THE REQUEST: Would you set down every entry shown below, precisely as written?

DATASET EXTRACT:

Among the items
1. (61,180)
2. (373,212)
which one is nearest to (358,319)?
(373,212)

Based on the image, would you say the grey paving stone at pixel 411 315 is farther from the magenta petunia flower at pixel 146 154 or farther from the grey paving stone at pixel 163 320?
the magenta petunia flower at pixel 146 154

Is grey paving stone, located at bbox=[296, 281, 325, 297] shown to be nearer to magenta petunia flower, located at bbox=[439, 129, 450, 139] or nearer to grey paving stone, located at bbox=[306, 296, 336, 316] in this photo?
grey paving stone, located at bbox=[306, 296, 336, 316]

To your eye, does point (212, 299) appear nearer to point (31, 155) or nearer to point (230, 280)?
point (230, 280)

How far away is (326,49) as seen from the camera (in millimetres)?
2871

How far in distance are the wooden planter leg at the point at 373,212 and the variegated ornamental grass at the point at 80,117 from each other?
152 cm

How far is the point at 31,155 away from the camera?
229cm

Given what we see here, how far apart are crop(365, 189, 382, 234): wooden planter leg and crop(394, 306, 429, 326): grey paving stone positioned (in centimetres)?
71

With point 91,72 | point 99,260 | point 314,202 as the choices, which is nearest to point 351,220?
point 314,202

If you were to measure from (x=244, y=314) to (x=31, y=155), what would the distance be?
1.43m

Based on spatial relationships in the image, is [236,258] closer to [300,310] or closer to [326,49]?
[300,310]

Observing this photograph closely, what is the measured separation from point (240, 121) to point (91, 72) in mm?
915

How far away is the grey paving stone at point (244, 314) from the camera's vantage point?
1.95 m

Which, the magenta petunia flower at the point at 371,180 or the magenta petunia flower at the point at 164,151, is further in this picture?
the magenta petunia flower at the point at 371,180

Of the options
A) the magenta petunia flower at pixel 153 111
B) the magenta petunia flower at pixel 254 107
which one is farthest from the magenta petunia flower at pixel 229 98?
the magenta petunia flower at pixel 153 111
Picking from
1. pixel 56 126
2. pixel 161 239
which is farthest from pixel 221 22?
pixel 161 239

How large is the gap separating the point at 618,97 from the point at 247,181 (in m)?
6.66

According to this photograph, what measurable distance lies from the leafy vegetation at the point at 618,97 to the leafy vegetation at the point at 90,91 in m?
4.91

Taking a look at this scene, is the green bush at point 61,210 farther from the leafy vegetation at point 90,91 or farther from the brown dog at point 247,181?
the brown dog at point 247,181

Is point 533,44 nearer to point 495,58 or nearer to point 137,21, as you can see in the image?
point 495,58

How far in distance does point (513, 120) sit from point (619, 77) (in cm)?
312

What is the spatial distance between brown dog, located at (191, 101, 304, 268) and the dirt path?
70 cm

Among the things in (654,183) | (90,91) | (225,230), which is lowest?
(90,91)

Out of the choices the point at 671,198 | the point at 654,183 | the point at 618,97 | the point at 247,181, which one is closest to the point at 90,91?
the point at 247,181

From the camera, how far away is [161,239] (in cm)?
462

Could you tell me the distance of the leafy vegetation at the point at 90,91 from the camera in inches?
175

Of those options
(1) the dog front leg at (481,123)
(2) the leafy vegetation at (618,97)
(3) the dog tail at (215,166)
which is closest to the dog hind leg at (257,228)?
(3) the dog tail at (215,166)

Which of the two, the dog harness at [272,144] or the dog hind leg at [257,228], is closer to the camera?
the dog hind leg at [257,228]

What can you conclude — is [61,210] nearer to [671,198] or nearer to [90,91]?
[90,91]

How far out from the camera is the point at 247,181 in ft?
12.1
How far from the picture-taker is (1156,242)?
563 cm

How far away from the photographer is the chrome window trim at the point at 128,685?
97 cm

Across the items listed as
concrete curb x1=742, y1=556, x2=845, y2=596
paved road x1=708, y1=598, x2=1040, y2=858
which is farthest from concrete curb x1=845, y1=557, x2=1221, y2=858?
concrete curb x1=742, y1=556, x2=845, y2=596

THE RESULT:
Among the items
1. (61,180)
2. (373,212)
which one is nearest to (358,319)?
(373,212)

Based on the image, would you say the grey paving stone at pixel 411 315 is farther from the magenta petunia flower at pixel 146 154 or farther from the grey paving stone at pixel 163 320?
the magenta petunia flower at pixel 146 154

Is grey paving stone, located at bbox=[296, 281, 325, 297] shown to be nearer to magenta petunia flower, located at bbox=[439, 129, 450, 139] or nearer to grey paving stone, located at bbox=[306, 296, 336, 316] in this photo?
grey paving stone, located at bbox=[306, 296, 336, 316]

To your eye, does point (212, 299) appear nearer to point (31, 155) or nearer to point (230, 280)?
point (230, 280)

How far away is (326,49) as seen from the camera (in millimetres)?
2871

How far in distance are the wooden planter leg at the point at 373,212 and the variegated ornamental grass at the point at 80,117 from each other?
152 cm

How far is the point at 31,155 away from the camera?
229cm

Given what we see here, how far apart are crop(365, 189, 382, 234): wooden planter leg and crop(394, 306, 429, 326): grey paving stone positioned (in centimetres)?
71

With point 91,72 | point 99,260 | point 314,202 as the choices, which is nearest to point 351,220?
point 314,202

If you were to measure from (x=244, y=314) to (x=31, y=155), what would the distance be?
1.43m

Based on spatial relationships in the image, is [236,258] closer to [300,310] or closer to [326,49]?
[300,310]

Observing this photograph closely, what is the measured separation from point (240, 121) to point (91, 72) in mm?
915

How far away is the grey paving stone at point (244, 314) from the camera's vantage point?
1.95 m

Which, the magenta petunia flower at the point at 371,180 or the magenta petunia flower at the point at 164,151, is further in this picture?
the magenta petunia flower at the point at 371,180

Of the options
A) the magenta petunia flower at pixel 153 111
B) the magenta petunia flower at pixel 254 107
which one is farthest from the magenta petunia flower at pixel 229 98?
the magenta petunia flower at pixel 153 111
Picking from
1. pixel 56 126
2. pixel 161 239
which is farthest from pixel 221 22?
pixel 161 239

How large is the gap separating the point at 618,97 from the point at 247,181 (in m)?
6.66

According to this photograph, what measurable distance lies from the leafy vegetation at the point at 618,97 to the leafy vegetation at the point at 90,91 in m?
4.91

Taking a look at this scene, is the green bush at point 61,210 farther from the leafy vegetation at point 90,91 or farther from the brown dog at point 247,181?
the brown dog at point 247,181

Is point 533,44 nearer to point 495,58 or nearer to point 137,21, as you can see in the image?
point 495,58

How far in distance does point (513, 120) sit from point (619, 77) (in cm)?
312

What is the spatial distance between brown dog, located at (191, 101, 304, 268) and the dirt path?
70 cm

Among the things in (654,183) | (90,91) | (225,230), which is lowest?
(90,91)

Out of the choices the point at 671,198 | the point at 654,183 | the point at 618,97 | the point at 247,181, which one is closest to the point at 90,91?
the point at 247,181

From the camera, how far away is [161,239] (in cm)?
462

Could you tell me the distance of the leafy vegetation at the point at 90,91 from the camera in inches?
175

Of those options
(1) the dog front leg at (481,123)
(2) the leafy vegetation at (618,97)
(3) the dog tail at (215,166)
which is closest to the dog hind leg at (257,228)?
(3) the dog tail at (215,166)

Which of the two, the dog harness at [272,144] or the dog hind leg at [257,228], is closer to the camera?
the dog hind leg at [257,228]

What can you conclude — is [61,210] nearer to [671,198] or nearer to [90,91]?
[90,91]

How far out from the camera is the point at 247,181 in ft?
12.1
How far from the picture-taker is (1156,242)?
563 cm

How far away from the photographer is the chrome window trim at the point at 128,685?
97 cm

Across the items listed as
concrete curb x1=742, y1=556, x2=845, y2=596
paved road x1=708, y1=598, x2=1040, y2=858
which is farthest from concrete curb x1=845, y1=557, x2=1221, y2=858?
concrete curb x1=742, y1=556, x2=845, y2=596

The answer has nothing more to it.